Easy Chiles Rellenos

Serves 4-6


1 lb. Hatch green chiles (pictured below) or poblano peppers

2 tablespoons olive oil

1 lb. block of mild, aged white cheddar cheese

Toothpicks (optional)

Vegetable oil


Batter:

1 cup self-rising flour

1 tablespoon ground black pepper

1 1/2 teaspoons kosher salt

1 teaspoon garlic salt

1 teaspoon onion salt

1 teaspoon cayenne

1 cup of a light, mildly-flavored beer


Toppings:

28 oz can of Hatch red chile sauce

6 oz cotija cheese, crumbled

1 small bunch of cilantro, chopped

2 limes, sliced

Radishes, sliced (optional)


Preheat the oven to 450º F.


Place the chiles on a rimmed sheet pan lined with aluminum foil. Lightly coat them in olive oil. Roast the chiles in the oven until blistered and turning black in spots, turning them once or twice to blister on all sides. This can take 10-15 minutes. Remove the chiles from the oven and immediately put them in a Ziploc freezer bag, sealed tight, to steam on the countertop for at least 15 minutes.


Carefully open and remove the chiles from the bag. Peel the skin from each chile. It should easily peel off if they steamed long enough. Then, cut a small slit length-wise down each chile, and carefully deseed the chiles without opening them further.



Cut the cheddar cheese into 1/2 inch wide rectangular strips that will fit inside the chiles. Stuff each chile with one or two strips of cheese, depending on the size of the chiles.


If your chiles are too soft, you can poke toothpicks through the middle of the cheese and chile (pictured right) to help hold the chile together while you dip them in the batter. The toothpicks will hold up fine when frying and you can remove them before serving.


Heat the red chile sauce in a small pot over medium-low heat. Let simmer.


Prep your deep fryer or fill your stockpot a quarter full with vegetable oil. Start heating your oil in a stock pot over medium to medium-high heat. (I have a gas stove, so mine gets really hot easily!)
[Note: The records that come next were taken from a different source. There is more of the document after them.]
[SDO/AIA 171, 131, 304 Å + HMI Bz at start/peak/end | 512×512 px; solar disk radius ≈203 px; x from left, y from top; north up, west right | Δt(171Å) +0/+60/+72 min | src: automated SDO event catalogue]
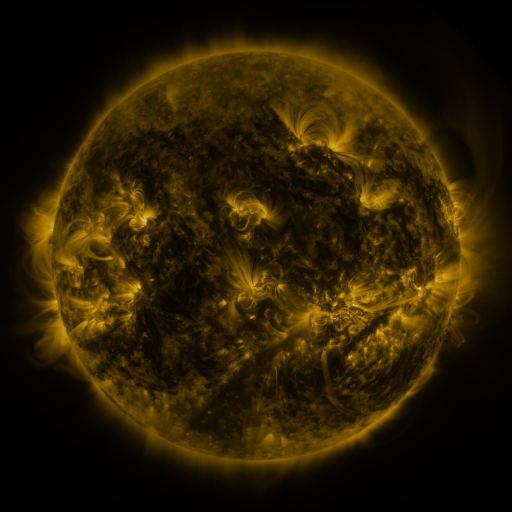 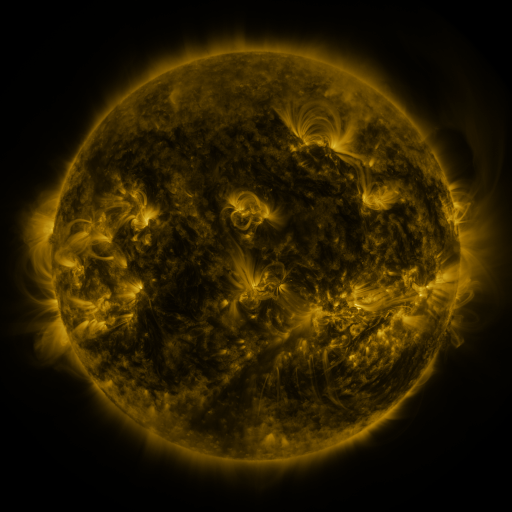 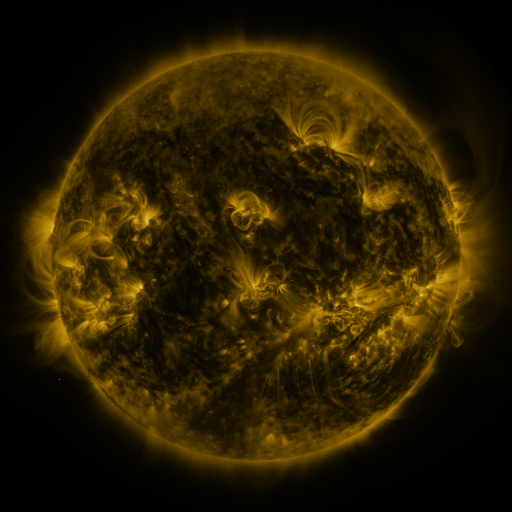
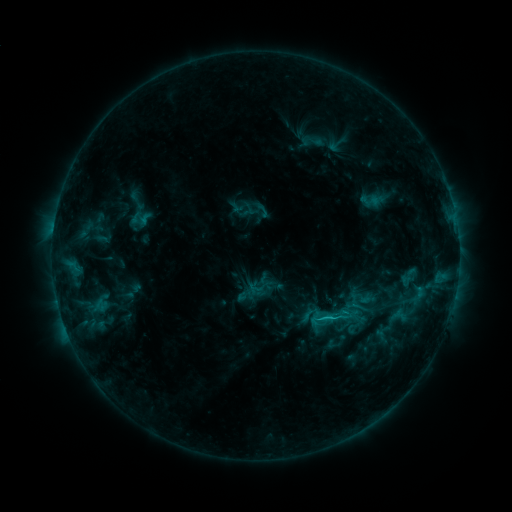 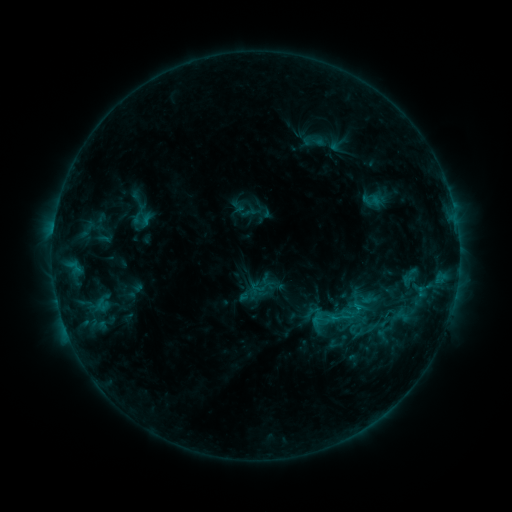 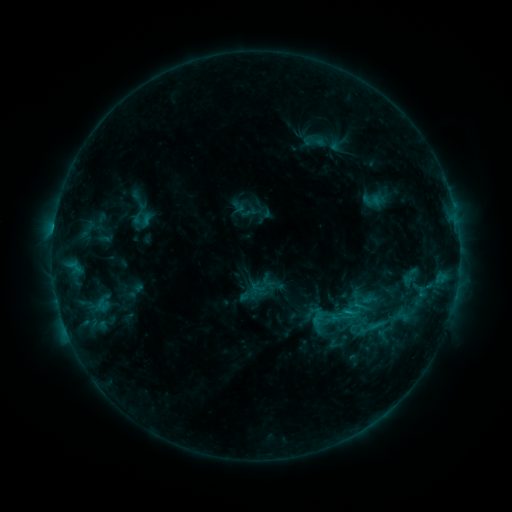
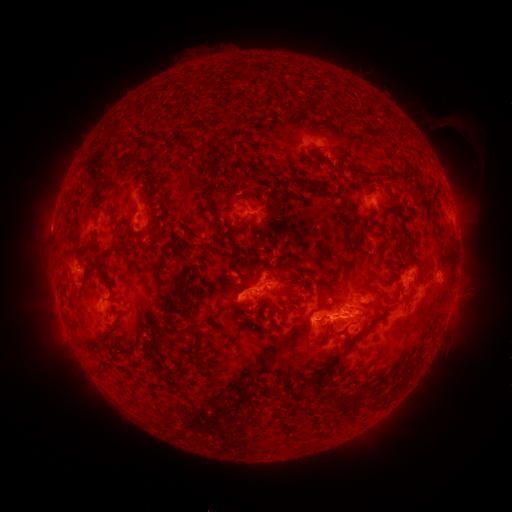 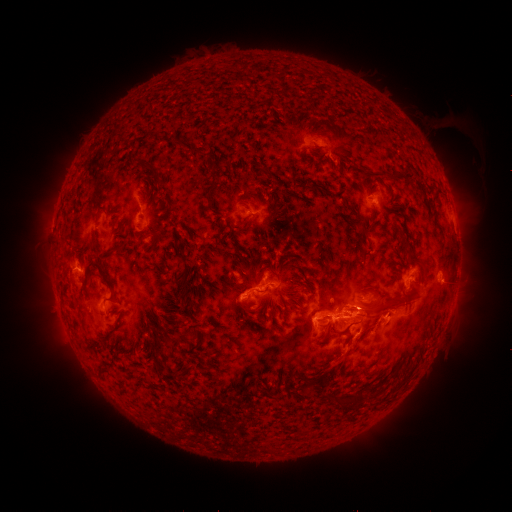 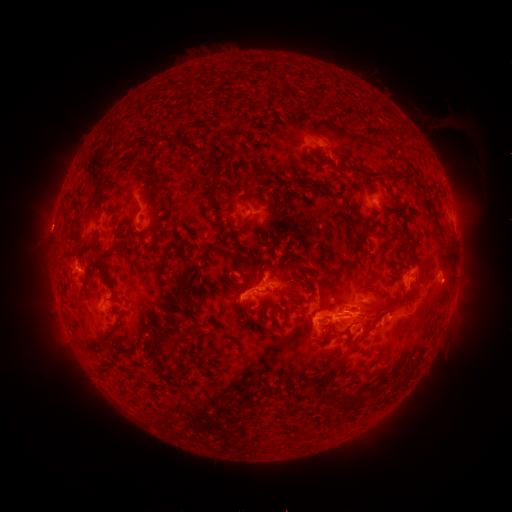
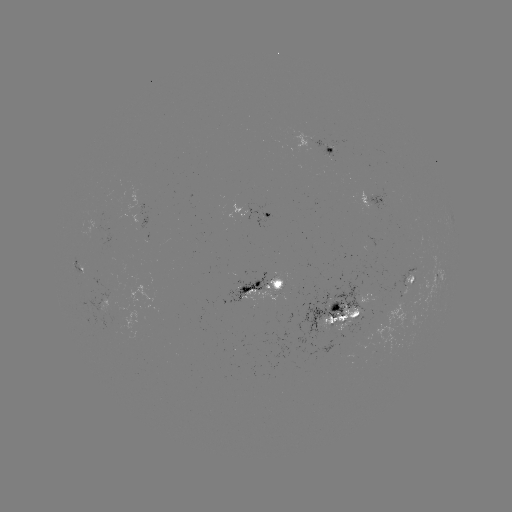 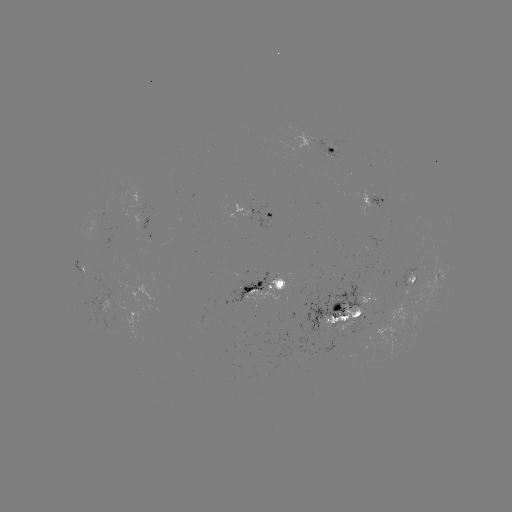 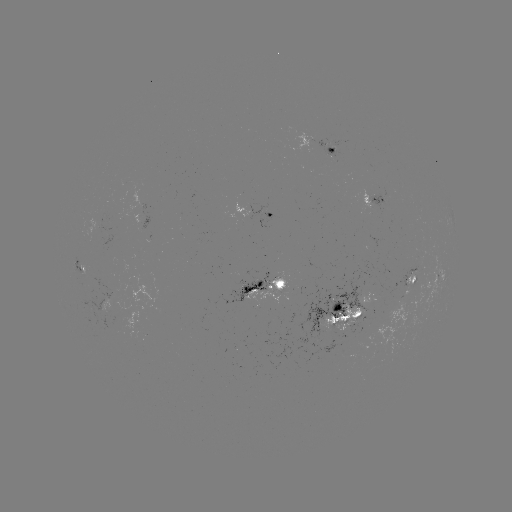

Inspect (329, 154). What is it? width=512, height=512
emerging-flux region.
While the oil is heating, make the batter by whisking all the batter ingredients together in a large mixing bowl. The thicker the batter, the breadier the batter will be once fried. I like mine a little on the thinner side for a light, crispy batter. To achieve this, pour in enough beer so that the batter is the consistency of pancake batter and slightly runs off the chiles.



Dip and fry the chiles in batches. Dip a chile in batter being sure to coat it entirely, then quickly put it in the hot oil. This part is messy! I can fry about 4 chiles at a time in my stockpot. Fry each chile until golden brown, turning them once so they fry evenly on all sides. This takes about 5 minutes per chile. Remove each chile from the hot oil with tongs, and set aside on paper towels to drain. Keep going until all chiles are fried. They stay pretty hot for a while!


To serve, place the chiles on a plate. Top with red sauce and sprinkle with cilantro and cotija cheese. Serve with slices of lime and radish.



This will take you straight to West Texas! Enjoy!